Regresaba estos días a mis viejos libros de siempre. Me gustan esos regresos. He escrito mucho sobre la vuelta a los orígenes (también eso es este libro inmenso que les estoy contando), cuando apenas sabíamos nada de los libros y la vida. Aquí tengo Memorabilia, de Juan Gil-Albert. Y veo un subrayado de 1975: «Día puede llegar en que, inesperadamente, de aquel mundo inerte que tiene algo de guardarropía se oiga una voz o se ilumine un relámpago: se nos revele un sentido oculto» El sentido oculto del que surgirá -lo escribo de nuevo- el asombro. La necesidad de contar ese asombro. La primera línea de esto que escribo: qué tristeza no tener nada que contar. Por eso escribe José Ovejero sus libros en los que sobre todo lo demás sucede lo extraordinario: la imposibilidad de mantenerte en calma mientras dura la lectura. Y aún menos cuando esa lectura acaba y lo que ves es cómo sobresalen las voces por encima de las aguas estancadas del pantano, del silencio de los sitios abandonados, de la herrumbre de unas vidas sometidas a la devastación. Es entonces cuando la escritura -eso que hace verdad todas las historias- resuena como esa vibración que sigue la huella de las voces que la habitan: «Eso es lo que une al universo entero: las vibraciones, picos y valles que se suceden, armonizan o colisionan… Hay una sucesión de ondas que nos unen con el pasado y con el futuro, un sonido que nos conecta… Si prestamos atención, esa es la única verdad que se impone: todo vibra…. O, si lo prefieres, todo está latiendo».

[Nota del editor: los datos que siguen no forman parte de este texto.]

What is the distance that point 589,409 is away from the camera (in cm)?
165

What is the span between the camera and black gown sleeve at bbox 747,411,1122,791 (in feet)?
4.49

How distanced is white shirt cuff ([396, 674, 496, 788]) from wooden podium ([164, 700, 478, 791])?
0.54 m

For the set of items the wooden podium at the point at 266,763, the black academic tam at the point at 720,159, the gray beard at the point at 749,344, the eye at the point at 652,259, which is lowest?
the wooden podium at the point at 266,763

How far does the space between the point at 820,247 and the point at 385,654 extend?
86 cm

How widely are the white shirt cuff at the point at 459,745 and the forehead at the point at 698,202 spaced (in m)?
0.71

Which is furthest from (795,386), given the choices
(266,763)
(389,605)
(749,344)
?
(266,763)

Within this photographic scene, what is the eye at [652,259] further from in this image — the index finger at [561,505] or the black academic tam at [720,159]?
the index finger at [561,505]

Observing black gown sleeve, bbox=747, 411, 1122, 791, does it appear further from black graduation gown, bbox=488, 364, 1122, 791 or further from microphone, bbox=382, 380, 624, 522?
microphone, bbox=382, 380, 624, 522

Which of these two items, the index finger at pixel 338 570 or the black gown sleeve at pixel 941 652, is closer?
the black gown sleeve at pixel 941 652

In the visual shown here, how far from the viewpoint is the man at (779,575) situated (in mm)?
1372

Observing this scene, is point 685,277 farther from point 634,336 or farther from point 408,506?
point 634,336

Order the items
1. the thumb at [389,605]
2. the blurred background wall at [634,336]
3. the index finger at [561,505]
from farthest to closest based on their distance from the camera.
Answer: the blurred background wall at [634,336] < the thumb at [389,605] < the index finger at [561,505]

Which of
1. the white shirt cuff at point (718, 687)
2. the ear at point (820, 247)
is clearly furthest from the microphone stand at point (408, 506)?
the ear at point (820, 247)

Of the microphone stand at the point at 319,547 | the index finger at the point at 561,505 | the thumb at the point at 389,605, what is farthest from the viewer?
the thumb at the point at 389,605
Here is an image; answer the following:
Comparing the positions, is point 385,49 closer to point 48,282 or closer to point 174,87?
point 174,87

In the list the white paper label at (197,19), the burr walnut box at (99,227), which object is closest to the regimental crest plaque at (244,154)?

Escribir es una búsqueda sin saber lo que te vas a encontrar no al final sino mientras escribes. Cada paso es un acercamiento al vacío. De ahí, la fascinación que me provoca la escritura de José Ovejero, un escritor del que resulta imposible no sentirte cómplice por las historias que cuenta en sus libros. Y sobre todo y lo más importante: por cómo las cuenta. Si ustedes leen Vibración, ojalá sientan como yo el eco impresionante de sus voces. Ojalá sientan ese eco, ¿vale? Ojalá.